Data entry: Dedicated staff entered or downloaded all data from the remote assessments into the electronic database as per the usual process for the longitudinal data entry. The source documents will be examined and monitored by the sponsor on‐site monitoring team as per usual practice.
3. DISCUSSION
3.1. Operational challenges and mitigating strategies
Participants welcomed the initiative, with 90% of them willing to undergo assessments by videocall and 70% of visits successfully accomplished in the first few weeks. Although they all reported possession of suitable equipment at home, this information could not be relied upon in practice, as technical obstacles became evident when pre‐visit videocalls were attempted. In some cases, the problem was insurmountable (eg, no web camera). In other cases, staff were able to advise the participant, by phone, on how to enable the video link. These technical advisory phone calls initially took up to 2 hours but were ultimately reduced to approximately 30 minutes, once solutions for recurrent issues were identified. Issues included difficulty with download of software required for video teleconferencing, and was emphasised by device incompatibility, and/ or technical inabilities. Indeed in the first month of conducting the remote visits, 17% of the virtual visits could not proceed and had to be re‐scheduled due to technical issues and non‐compatible/‐viable equipment for video calls.
The virtual visits required suitable video quality for administration of cognitive assessments. Permission to use electronic copies of the stimulus materials made it possible to display clear‐quality images on the participant's screen via PowerPoint to minimize reliance on the quality of the webcam video display. Participants’ written and drawn responses were successfully viewed via the video link and saved as screenshots. Audio communication was successfully achieved either via computer or by telephone. Significant distractions were generally absent and, if present, could often be addressed by the rater. Assessment of orientation to date and time required consideration (as this information appears routinely on computer screens) and was addressed by asking the participant to close their eyes before orientation questions were posed. Remote quality checking and monitoring of paper record forms were made possible by uploading digitally captured record forms although, where possible, the physical transfer of forms by courier proved more efficient. All participants were able to complete self‐report questionnaires on their home computing devices, with some expressing a preference for this medium.
Early indicators suggest that the initiative is helping to maintain participant engagement and ensure retention. Initial feedback was positive, as most participants who have completed the assessments found the process more convenient than having to travel to the study site, and appreciated the opportunity to take part in a constructive activity during COVID‐19 lockdown restrictions.
3.2. Strengths and limitations
We did not change the format of any assessments other than the remote interface. Furthermore, the usual visit schedule and process was followed and coordinated by the study coordinator and daily delivery team lead. Success of the remote visit was facilitated by regular feedback sessions with staff and ongoing training.
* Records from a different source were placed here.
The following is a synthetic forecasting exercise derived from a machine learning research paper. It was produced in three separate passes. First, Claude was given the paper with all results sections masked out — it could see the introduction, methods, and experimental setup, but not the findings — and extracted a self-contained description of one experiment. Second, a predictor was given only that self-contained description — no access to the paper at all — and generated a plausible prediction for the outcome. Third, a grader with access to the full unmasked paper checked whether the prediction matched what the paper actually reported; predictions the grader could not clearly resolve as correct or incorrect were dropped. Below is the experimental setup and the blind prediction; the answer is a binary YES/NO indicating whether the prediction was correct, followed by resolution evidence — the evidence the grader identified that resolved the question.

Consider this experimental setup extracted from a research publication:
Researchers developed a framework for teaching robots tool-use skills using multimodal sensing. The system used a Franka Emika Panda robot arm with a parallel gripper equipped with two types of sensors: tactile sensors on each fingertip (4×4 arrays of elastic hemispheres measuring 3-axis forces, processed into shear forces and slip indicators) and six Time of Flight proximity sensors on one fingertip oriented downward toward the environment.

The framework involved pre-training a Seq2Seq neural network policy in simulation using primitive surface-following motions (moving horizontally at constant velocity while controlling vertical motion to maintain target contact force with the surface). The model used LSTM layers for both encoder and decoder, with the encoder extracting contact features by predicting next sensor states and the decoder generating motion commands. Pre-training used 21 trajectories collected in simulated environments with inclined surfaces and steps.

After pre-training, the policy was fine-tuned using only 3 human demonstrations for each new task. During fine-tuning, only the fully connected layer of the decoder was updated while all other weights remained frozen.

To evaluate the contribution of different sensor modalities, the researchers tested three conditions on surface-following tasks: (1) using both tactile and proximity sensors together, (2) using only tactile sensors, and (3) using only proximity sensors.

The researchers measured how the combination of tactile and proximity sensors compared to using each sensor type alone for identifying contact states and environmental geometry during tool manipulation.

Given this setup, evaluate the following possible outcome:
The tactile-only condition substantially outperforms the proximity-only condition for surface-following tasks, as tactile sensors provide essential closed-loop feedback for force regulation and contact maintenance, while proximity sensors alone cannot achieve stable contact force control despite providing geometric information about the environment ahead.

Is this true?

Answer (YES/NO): NO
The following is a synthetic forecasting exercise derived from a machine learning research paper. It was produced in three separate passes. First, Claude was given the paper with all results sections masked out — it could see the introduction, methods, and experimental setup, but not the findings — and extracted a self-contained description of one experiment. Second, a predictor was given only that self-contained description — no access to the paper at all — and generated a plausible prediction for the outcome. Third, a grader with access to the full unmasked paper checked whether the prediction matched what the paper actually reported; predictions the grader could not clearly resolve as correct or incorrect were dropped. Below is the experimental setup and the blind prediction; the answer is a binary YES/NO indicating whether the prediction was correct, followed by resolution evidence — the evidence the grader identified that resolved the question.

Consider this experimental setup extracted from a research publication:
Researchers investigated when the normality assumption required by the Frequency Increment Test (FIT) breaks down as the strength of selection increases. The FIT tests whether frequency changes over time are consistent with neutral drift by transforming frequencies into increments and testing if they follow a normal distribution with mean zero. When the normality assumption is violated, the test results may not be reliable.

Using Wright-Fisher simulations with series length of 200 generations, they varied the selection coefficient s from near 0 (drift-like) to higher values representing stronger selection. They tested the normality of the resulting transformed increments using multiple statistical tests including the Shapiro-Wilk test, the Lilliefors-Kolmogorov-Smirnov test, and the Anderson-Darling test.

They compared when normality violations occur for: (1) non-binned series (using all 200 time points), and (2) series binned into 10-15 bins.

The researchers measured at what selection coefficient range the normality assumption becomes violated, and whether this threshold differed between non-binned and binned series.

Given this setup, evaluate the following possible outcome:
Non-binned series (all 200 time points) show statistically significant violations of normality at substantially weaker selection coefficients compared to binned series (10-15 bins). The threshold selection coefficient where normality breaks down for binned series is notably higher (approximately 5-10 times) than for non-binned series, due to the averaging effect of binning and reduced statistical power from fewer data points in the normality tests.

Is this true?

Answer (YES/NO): NO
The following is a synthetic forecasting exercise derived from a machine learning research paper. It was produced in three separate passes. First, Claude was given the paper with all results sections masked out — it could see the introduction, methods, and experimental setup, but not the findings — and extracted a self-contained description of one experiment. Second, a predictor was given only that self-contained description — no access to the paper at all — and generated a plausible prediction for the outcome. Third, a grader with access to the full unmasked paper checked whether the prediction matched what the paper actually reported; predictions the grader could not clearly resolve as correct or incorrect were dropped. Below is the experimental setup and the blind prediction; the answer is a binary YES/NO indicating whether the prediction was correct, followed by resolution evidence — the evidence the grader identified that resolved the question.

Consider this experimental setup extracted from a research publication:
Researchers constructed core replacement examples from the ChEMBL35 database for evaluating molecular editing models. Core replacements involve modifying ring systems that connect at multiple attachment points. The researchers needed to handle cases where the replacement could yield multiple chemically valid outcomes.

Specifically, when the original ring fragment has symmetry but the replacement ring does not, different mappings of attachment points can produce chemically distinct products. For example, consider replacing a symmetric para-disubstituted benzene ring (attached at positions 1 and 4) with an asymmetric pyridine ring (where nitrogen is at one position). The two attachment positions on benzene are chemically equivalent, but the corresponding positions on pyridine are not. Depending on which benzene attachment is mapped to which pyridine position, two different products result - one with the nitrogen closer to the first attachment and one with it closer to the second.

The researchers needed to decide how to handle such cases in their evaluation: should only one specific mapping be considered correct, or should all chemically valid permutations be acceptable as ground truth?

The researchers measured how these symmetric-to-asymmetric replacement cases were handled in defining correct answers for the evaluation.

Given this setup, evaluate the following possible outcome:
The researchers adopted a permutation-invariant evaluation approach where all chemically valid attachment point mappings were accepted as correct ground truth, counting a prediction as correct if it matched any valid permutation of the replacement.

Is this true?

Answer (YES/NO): YES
We were thus able to maintain the longitudinal assessments, thereby contributing to research during self‐isolation and providing a sense of purpose/involvement for both staff and participants.
Several limitations should be considered in implementing our transition to remote visits strategy. The first is of a possible selection bias: those who have agreed to take part and are able to learn and use the required technology may represent a biased higher functioning subsample. We will be able to evaluate if this is the case, given the availability of information on cognitive status of participants from prior assessments. Furthermore, study participants were not assessment‐naive, as they had already undergone on‐site assessments multiple times and were, thus, already familiar with the test procedures. Therefore, this study cannot fully inform on‐line trial designs where remote visits would be required from study start. Furthermore, it was not possible to administer the full protocol remotely: sample collection, a key element of physical visits for our longitudinal study, was not possible during the lockdown period and some cognitive assessments could not be adapted for remote administration. The full protocol will be resumed once on‐site visits are possible.
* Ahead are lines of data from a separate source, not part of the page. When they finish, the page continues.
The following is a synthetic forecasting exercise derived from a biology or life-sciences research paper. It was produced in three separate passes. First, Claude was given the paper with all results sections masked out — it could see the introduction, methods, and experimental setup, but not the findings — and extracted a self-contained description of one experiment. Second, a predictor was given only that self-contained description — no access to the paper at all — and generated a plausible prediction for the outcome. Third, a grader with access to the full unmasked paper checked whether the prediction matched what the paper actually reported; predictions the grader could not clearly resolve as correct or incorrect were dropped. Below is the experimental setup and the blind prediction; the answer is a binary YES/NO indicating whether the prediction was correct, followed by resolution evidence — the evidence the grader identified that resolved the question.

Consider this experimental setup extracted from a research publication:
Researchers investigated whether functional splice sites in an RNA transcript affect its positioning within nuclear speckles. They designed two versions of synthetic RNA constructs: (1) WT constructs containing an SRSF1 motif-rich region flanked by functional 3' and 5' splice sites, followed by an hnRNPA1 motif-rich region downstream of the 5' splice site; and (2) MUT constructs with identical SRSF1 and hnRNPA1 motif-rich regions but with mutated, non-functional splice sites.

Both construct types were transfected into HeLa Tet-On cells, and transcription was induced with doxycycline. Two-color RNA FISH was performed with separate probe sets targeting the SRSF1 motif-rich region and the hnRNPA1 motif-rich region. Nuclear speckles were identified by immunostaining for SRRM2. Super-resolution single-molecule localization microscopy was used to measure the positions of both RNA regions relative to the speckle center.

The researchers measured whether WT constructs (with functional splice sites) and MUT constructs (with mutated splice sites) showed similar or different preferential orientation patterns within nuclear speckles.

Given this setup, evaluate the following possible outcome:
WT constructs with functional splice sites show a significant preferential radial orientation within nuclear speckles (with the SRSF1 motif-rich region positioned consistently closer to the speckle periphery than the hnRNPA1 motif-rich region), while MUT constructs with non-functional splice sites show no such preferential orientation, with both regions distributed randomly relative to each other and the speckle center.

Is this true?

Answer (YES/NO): NO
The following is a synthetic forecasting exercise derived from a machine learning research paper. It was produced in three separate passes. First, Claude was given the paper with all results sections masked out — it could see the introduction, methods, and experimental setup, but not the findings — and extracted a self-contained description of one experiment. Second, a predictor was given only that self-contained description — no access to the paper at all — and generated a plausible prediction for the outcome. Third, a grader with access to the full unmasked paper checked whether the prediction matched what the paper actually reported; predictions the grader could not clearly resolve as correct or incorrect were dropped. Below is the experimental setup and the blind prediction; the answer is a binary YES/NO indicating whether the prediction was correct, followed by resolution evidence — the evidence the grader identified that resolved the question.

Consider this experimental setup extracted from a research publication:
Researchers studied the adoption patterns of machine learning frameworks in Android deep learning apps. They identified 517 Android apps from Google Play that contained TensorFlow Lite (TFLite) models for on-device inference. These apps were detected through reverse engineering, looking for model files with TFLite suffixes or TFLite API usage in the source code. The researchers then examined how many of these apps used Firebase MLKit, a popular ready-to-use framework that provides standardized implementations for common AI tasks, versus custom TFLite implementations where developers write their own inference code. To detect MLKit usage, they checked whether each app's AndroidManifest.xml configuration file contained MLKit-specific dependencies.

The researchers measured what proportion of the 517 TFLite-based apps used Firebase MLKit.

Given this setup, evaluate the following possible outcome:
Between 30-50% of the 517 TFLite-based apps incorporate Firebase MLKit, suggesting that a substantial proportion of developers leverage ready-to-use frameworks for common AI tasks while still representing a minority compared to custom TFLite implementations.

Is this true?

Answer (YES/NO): NO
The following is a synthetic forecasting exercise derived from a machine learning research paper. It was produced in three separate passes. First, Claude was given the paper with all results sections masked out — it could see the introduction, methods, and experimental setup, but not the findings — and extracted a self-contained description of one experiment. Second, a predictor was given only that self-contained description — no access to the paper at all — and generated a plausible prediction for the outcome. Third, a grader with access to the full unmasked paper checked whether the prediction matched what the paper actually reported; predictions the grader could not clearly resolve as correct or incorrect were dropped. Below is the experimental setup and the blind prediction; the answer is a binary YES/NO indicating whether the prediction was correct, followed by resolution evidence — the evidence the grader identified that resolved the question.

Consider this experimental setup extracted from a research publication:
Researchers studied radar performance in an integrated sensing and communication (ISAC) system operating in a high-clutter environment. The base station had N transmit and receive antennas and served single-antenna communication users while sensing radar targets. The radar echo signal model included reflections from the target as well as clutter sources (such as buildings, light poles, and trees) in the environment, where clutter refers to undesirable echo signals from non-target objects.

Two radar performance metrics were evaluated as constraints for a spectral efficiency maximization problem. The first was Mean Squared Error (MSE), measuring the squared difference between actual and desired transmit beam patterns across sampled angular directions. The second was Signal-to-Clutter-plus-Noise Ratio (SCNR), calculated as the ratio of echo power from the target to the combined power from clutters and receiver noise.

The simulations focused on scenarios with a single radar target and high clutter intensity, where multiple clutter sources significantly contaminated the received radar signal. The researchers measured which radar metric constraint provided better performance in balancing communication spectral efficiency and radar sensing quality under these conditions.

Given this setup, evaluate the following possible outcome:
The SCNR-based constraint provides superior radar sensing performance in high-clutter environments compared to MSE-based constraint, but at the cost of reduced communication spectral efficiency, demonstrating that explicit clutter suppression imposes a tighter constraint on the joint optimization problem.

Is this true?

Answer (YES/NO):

3.3. Implications for wider research and future considerations
This initiative has provided information on the viability and feasibility of administering remote study visits with older adults using their own available equipment, including rates of uptake and successful completion of assessments, as well as lessons learned.
It also provides an opportunity to evaluate the validity of traditional paper‐and‐pencil cognitive tests, under non‐standard remote administration conditions. Previous studies of remote administration of cognitive assessments have reported good correlations with results from F2F administration, though with potential variability according to age and type of assessment. 5 , 6 , 7 After the successful set‐up and implementation of the virtual visits, we plan to compare results of all assessments obtained through the remote visits with those obtained at last pre‐lockdown physical visit and the first post‐lockdown (typically within a 3‐month period). By evaluating which elements of the assessments retain validity under remote conditions and which are compromised, we hope to report findings to inform the choice of assessments in future studies.
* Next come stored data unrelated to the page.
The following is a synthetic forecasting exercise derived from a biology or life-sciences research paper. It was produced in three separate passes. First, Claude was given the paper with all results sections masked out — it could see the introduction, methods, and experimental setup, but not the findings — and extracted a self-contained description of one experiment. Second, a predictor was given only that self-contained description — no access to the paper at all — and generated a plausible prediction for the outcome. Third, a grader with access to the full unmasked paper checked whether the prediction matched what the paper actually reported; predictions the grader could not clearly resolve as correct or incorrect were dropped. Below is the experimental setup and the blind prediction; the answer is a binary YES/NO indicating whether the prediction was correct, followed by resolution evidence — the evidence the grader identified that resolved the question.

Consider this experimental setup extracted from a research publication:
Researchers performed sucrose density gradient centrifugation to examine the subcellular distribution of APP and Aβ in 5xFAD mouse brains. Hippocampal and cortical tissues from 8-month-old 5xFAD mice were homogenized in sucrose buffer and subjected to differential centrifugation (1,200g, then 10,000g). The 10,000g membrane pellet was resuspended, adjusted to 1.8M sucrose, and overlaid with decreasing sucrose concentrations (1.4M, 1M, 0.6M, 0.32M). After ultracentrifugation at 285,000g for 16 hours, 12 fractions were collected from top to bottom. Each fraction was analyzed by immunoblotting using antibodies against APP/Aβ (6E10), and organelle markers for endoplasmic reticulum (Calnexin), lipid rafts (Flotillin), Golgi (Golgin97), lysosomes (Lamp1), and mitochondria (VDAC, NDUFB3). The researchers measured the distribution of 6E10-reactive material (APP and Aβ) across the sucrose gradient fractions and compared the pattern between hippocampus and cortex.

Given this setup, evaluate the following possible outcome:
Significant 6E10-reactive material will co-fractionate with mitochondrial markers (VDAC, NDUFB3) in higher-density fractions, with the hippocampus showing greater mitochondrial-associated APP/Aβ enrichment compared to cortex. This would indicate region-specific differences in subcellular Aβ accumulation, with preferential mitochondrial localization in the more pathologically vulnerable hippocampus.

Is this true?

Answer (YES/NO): NO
Remote assessments may provide a useful means of testing large numbers of study participants for longitudinal, observational studies as well as for screening for inclusion and follow‐up in large‐scale prevention/intervention trials, 8 with high acceptance rate in seniors (90% in our study; 88.6% in Takeda et al. 8 ). A pilot study on remote assessment revealed that once older adults had coped with a first remote assessment in digital format the dropout was minimal. 9 While this remote method is suitable for a cognitively healthy elderly population conversant with the internet and digital devices, it is likely that, for cognitively impaired participants, difficulties in coping with technology may be accentuated over time, due to progressive memory and executive function loss. Participants may become frustrated and anxious, and some may require assistance. At the same time, there is much ongoing research and development of apps and wearable devices that could track patterns of behavior in individuals with mild cognitive impairment or dementia. These methods may help to bridge the gap between remote assessment for cognitively healthy and impaired participants of clinical research studies.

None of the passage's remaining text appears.